Nestlé se décrit comme la première entreprise
au monde en matière de nutrition, de santé et de
bien-être et a dû essuyer de nombreuses critiques
au fil des années, plus particulièrement vis-à-vis
de sa manière de produire et de commercialiser
sa formule pour bébés sur les marchés en
développement. Certes, elle a déployé des efforts
afin de restaurer son image. Mais, si elle a retiré
des avantages incontestables en s’alignant sur ces
valeurs populaires et même à la mode, l’argument
commercial concluant selon lequel les ressources
diminuent et les populations augmentent a été
saisi par Nestlé comme justification suffisante.

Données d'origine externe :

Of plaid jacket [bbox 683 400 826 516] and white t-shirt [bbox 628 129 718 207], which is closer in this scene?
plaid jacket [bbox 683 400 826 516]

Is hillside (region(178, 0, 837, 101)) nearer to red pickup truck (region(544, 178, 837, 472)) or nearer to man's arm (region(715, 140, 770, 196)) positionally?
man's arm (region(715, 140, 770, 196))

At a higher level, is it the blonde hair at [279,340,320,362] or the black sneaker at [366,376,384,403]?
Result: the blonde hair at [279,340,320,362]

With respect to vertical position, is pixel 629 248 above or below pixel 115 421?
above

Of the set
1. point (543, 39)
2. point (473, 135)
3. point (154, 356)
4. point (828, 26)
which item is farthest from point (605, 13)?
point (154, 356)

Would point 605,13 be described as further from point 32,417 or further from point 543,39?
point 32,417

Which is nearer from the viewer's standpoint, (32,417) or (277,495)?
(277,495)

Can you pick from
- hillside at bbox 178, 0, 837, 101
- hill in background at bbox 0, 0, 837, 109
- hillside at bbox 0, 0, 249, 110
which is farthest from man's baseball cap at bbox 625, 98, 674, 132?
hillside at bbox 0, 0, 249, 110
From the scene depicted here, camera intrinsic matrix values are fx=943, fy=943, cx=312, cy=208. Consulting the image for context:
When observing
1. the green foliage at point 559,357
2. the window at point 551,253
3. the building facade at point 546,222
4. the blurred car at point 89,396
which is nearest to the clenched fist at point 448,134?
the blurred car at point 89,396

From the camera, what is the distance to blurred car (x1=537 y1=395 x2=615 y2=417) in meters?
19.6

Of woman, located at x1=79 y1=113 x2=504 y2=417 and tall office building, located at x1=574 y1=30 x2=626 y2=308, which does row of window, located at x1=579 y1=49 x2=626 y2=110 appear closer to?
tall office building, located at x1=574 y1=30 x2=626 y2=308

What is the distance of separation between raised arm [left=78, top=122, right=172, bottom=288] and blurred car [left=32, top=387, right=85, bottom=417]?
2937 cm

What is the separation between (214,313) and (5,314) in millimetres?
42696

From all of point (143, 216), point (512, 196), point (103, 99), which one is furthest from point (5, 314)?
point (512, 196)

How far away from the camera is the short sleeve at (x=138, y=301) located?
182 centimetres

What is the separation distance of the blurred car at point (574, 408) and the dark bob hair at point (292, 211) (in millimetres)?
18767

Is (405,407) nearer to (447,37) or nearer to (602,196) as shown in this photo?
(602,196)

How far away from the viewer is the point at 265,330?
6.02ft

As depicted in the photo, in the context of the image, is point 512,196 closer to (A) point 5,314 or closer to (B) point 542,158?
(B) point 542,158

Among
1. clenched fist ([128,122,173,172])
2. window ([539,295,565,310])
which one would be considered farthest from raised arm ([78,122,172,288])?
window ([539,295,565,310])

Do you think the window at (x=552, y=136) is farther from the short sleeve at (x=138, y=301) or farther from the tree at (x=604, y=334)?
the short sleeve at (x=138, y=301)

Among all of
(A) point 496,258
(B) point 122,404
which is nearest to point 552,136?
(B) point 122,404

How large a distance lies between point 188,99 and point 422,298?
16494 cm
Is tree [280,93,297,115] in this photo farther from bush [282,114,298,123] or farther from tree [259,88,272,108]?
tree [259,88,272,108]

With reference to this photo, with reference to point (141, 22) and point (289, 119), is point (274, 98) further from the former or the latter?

En Colombie, par exemple, Nestlé dispose d’un
héritage de 70 ans et le PDG local, Manuel Andrés,
déclare que sa marque touche 2 millions de
consommateurs chaque jour.
Les initiatives actuelles menées par son équipe
de gestion comprennent l’encouragement
d’une alimentation saine à l’école et un travail
collaboratif avec les producteurs de lait et de café.
Il ajoute : « La direction de Nestlé en Suisse
coordonne et communique les meilleures pratiques
mais, au niveau local, des initiatives en matière de
durabilité instaurées comme celle-ci apportent
à tout le monde un sentiment de fierté au sein
de l’organisation, car les personnes constatent
réellement la différence qu’ils peuvent faire. »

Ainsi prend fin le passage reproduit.